Vietnamese chocolate blends make their mark on international market 

Delicious blends of Vietnamese chocolate combined with regional agricultural goods such as coconut, pepper, ginger, and coconut nectar are catching on with foreign clients.

Delicious blends of Vietnamese chocolate combined with regional agricultural goods such as coconut, pepper, ginger, and coconut nectar are catching on with foreign clients.

The global chocolate market is expanding rapidly due to increased demand. Mordor Intelligence predicts that the chocolate market will increase from $111.97 billion in 2023 to $133.18 billion in 2028, at a CAGR (compound annual growth rate) of 3.53%.

Nguyen Ngoc Diep, director of Xuan Ron Cho Gao Cocoa Co., Ltd (center), and French chocolate specialist Olivier Nicod (right) at Alluvia shop in Ho Chi Minh City, March 16, 2024. Photo courtesy of Alluvia.

In Vietnam, the industry is expanding as more enterprises research, develop, and launch new products.

Nguyen Ngoc Diep, director of Xuan Ron Cho Gao Cocoa Co., Ltd., a chocolate manufacturer in Tien Giang province known for the Alluvia Chocolate brand, explained the combination.

"We are producing and distributing all kinds of dark chocolate made from ingredients grown in the Mekong Delta region. The creation of agricultural chocolate, specifically coconut chocolate, ginger, pepper, and cinnamon, stems from our desire to boost the value of Vietnam's agricultural products among international consumers.

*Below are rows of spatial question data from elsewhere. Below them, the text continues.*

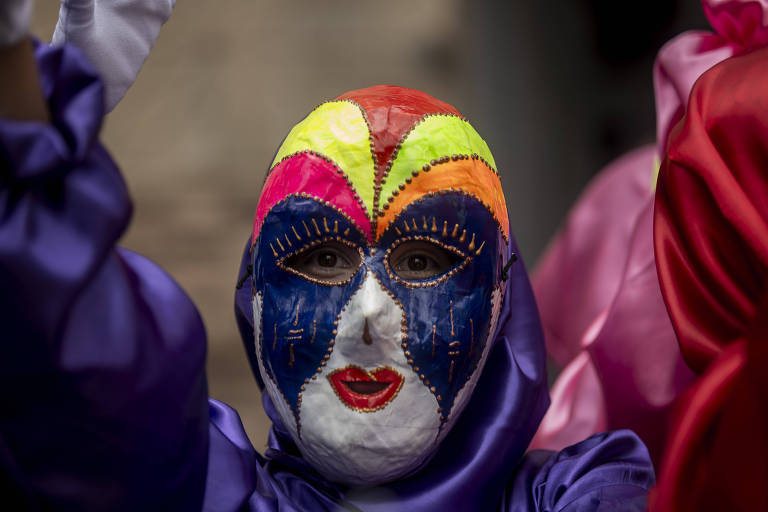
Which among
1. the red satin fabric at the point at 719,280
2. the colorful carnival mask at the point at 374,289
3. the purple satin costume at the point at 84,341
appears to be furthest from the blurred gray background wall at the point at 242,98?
the purple satin costume at the point at 84,341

"We mixed cocoa with Ben Tre coconut, Phu Quoc pepper, Cao Bang ginger, and, most recently, Tra Vinh coconut nectar, which has piqued people's interest. As a result, we now sell our products nationally and in Japan and Taiwan. Alluvia presently has 10 locations in the domestic market, spread across Ho Chi Minh City, Hanoi, and Hoi An, with the majority of consumers being from overseas."

According to Diep, cocoa powder is mixed with coconut nectar from Sokfarm (a brand of Tra Vinh Farm Co., Ltd. in Tra Vinh province) to make coconut nectar chocolate. Coconut nectar has a low sugar index, making it ideal for diabetics and individuals on diets.

Olivier Nicod, a French chocolate specialist with 30 years of experience, stated that Vietnamese chocolate is becoming increasingly popular around the world. Cocoa powder, the raw substance used to manufacture chocolate, has a distinctive flavor. He has met with several partners from around the world and discovered that they are interested in Vietnamese chocolate and looking for producers to buy from.